L’islam, cette si commode grille d’analyse du monde musulman

0
3925

GreshL’islam, cette si commode grille d’analyse du monde musulman

À PROPOS DE « UN SILENCE RELIGIEUX. LA GAUCHE FACE AU DJIHADISME », DE JEAN BIRNBAUM

Un silence religieux. La gauche face au djihadisme, le livre de Jean Birnbaum a été largement couvert par les médias, qui ont amplement repris ses thèses. Pourtant, un tel ouvrage mérite un vrai débat qui n’a pas encore eu lieu.

(Données fournies):
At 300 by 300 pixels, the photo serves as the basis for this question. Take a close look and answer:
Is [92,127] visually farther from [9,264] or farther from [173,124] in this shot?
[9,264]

(Énoncé de l'exercice): Recopiez sans rien changer le passage de l'extrait sur le livre de Jean Birnbaum qui commence par les mots contenant « À PROPOS DE » et s'achève sur « encore eu lieu. ». Les données n'ont aucun lien avec l'extrait.

(Corrigé de l'exercice):
À PROPOS DE « UN SILENCE RELIGIEUX. LA GAUCHE FACE AU DJIHADISME », DE JEAN BIRNBAUM

Un silence religieux. La gauche face au djihadisme, le livre de Jean Birnbaum a été largement couvert par les médias, qui ont amplement repris ses thèses. Pourtant, un tel ouvrage mérite un vrai débat qui n’a pas encore eu lieu.